— Kurze Aufgabe 1 —
Gib aus den Datensätzen die Zeilen von der Zeile mit „When examined carefully, is“ bis zum Ende der Datensätze unverändert wieder, beide Enden eingeschlossen.

— Textauszug —

_ _ _ _

Ohmy-News aus Südkorea: Bürger-Reporter

Bürger-Reporter nennen sie sich, die über 40.000 Journalisten, die Koreas aufregendstes Zeitungsprojekt machen, die Ohmy-News, eine professionell gestaltete Website, in der jeder schreiben darf, der sich als Mitglied registriert hat. Im Land mit der höchsten Dichte an Internet-Nutzern – 70 Prozent der Haushalte haben Breitbandanschluss – führen journalistische Laien die etablierte Presse vor. Ohmy-News ist kein Printorgan, das im Internet nur einen zusätzlichen Vertriebsweg sieht, sondern ein Web-Projekt, das nebenbei jeden Samstag seine besten Beiträge als Zeitung druckt. Ohmy gehört in Korea bereits zu den führenden Stimmen des Landes. Seit etwas mehr als einem Jahr publiziert sie auch eine englischsprachige, internationale Internet-Zeitung; eine japanische und eine chinesische sind geplant.

_ _ _ _

— Kurze Aufgabe 2 —
Führe den Text über Ohmy-News nach seinem letzten Satz fort.

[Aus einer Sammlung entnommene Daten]
_ _ _ _

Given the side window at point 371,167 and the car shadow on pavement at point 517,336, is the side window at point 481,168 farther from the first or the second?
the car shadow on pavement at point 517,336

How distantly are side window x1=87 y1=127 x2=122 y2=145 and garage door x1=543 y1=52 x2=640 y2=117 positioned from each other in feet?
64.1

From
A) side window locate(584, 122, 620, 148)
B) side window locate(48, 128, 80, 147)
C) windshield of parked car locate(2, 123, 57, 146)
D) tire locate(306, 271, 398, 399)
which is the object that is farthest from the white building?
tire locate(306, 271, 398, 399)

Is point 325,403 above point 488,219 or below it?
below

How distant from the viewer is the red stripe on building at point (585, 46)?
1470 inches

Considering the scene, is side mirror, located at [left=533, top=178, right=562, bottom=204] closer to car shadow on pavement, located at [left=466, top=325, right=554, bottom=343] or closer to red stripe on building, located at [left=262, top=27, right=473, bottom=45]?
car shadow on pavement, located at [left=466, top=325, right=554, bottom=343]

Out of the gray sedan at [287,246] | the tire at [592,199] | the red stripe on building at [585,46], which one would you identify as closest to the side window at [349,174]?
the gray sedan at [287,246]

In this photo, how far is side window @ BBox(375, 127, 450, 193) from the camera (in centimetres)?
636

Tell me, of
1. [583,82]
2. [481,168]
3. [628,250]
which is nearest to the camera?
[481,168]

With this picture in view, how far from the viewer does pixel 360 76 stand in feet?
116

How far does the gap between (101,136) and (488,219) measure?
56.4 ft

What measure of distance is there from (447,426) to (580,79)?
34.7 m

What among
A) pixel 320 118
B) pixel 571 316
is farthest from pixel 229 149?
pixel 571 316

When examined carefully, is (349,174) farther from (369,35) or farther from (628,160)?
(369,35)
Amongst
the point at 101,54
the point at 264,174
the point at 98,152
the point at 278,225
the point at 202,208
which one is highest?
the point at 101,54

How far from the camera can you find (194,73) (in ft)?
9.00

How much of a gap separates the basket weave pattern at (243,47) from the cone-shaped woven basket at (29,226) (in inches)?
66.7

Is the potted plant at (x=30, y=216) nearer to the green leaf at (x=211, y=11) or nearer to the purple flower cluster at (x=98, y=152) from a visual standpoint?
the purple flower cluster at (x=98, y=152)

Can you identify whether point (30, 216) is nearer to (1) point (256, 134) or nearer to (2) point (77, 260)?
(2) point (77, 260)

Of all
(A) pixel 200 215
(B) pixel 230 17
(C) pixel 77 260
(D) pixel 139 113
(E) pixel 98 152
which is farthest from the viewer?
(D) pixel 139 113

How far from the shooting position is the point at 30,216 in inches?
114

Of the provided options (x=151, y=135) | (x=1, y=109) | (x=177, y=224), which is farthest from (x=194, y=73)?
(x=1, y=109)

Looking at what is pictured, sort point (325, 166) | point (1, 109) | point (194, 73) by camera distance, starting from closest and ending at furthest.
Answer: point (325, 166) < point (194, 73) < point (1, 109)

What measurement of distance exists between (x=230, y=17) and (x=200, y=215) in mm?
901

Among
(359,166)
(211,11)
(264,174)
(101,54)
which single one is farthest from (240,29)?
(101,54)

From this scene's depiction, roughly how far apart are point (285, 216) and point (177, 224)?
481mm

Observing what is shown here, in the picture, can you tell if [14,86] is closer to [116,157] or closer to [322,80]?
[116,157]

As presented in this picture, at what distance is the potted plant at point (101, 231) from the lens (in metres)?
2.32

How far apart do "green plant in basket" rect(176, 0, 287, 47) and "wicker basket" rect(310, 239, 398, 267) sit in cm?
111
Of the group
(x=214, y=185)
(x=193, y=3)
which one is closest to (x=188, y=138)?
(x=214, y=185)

_ _ _ _

— Ergebnis der Übung 1 —
When examined carefully, is (349,174) farther from (369,35) or farther from (628,160)?
(369,35)
Amongst
the point at 101,54
the point at 264,174
the point at 98,152
the point at 278,225
the point at 202,208
which one is highest?
the point at 101,54

How far from the camera can you find (194,73) (in ft)?
9.00

How much of a gap separates the basket weave pattern at (243,47) from the cone-shaped woven basket at (29,226) (in inches)?
66.7

Is the potted plant at (x=30, y=216) nearer to the green leaf at (x=211, y=11) or nearer to the purple flower cluster at (x=98, y=152) from a visual standpoint?
the purple flower cluster at (x=98, y=152)

Can you identify whether point (30, 216) is nearer to (1) point (256, 134) or nearer to (2) point (77, 260)?
(2) point (77, 260)

Of all
(A) pixel 200 215
(B) pixel 230 17
(C) pixel 77 260
(D) pixel 139 113
(E) pixel 98 152
which is farthest from the viewer?
(D) pixel 139 113

How far from the shooting position is the point at 30,216 in inches?
114

Of the provided options (x=151, y=135) | (x=1, y=109) | (x=177, y=224), which is farthest from (x=194, y=73)?
(x=1, y=109)

Looking at what is pictured, sort point (325, 166) | point (1, 109) | point (194, 73) by camera distance, starting from closest and ending at furthest.
Answer: point (325, 166) < point (194, 73) < point (1, 109)

What measurement of distance exists between (x=230, y=17) and (x=200, y=215) in mm?
901

Among
(359,166)
(211,11)
(264,174)
(101,54)
which single one is farthest from (240,29)?
(101,54)

From this scene's depiction, roughly how far apart are point (285, 216) and point (177, 224)?
481mm

Observing what is shown here, in the picture, can you tell if [14,86] is closer to [116,157] or closer to [322,80]?
[116,157]

As presented in this picture, at what distance is the potted plant at point (101, 231) from the lens (in metres)?
2.32

How far apart do "green plant in basket" rect(176, 0, 287, 47) and "wicker basket" rect(310, 239, 398, 267) sit in cm?
111
Of the group
(x=214, y=185)
(x=193, y=3)
which one is closest to (x=188, y=138)?
(x=214, y=185)

— Ergebnis der Übung 2 —
Natürlich wird auch hier noch durch eine Redaktion eine Auswahl getroffen. Diese Redaktion sichtet die Beiträge, weist rund ein Drittel zurück, prüft Fakten, redigiert und besorgt das Layout. Ist ein Text einmal aufgeschaltet, können die meist jungen Autoren ihre Leser zählen. Und diese kommentieren, was sie lesen – und können, falls ihnen ein Text gefällt, im sogenannten Trinkgeldtopf ein kleines Honorar zahlen.

Ohmy-News hat Koreas Medien nicht nur zur Öffnung gezwungen, der Open-Source-Journalismus gräbt ihnen auch Einnahmen ab. In den Anfängen begeisterte das Internet als Technologie, dann erkannte man, dass das Geschäft jene machten, die über Inhalte verfügten, die Leser anziehen, also Medien- und Musikfirmen. Das Internet ist interaktiv. 40 Prozent der zwei Millionen Augenpaare, die täglich Ohmy anklicken, schauen sich auch Leser-Kommentare an und äussern sich selber. Sie sind zudem jung und überdurchschnittlich gebildet. Genau, was die Werbung wünscht.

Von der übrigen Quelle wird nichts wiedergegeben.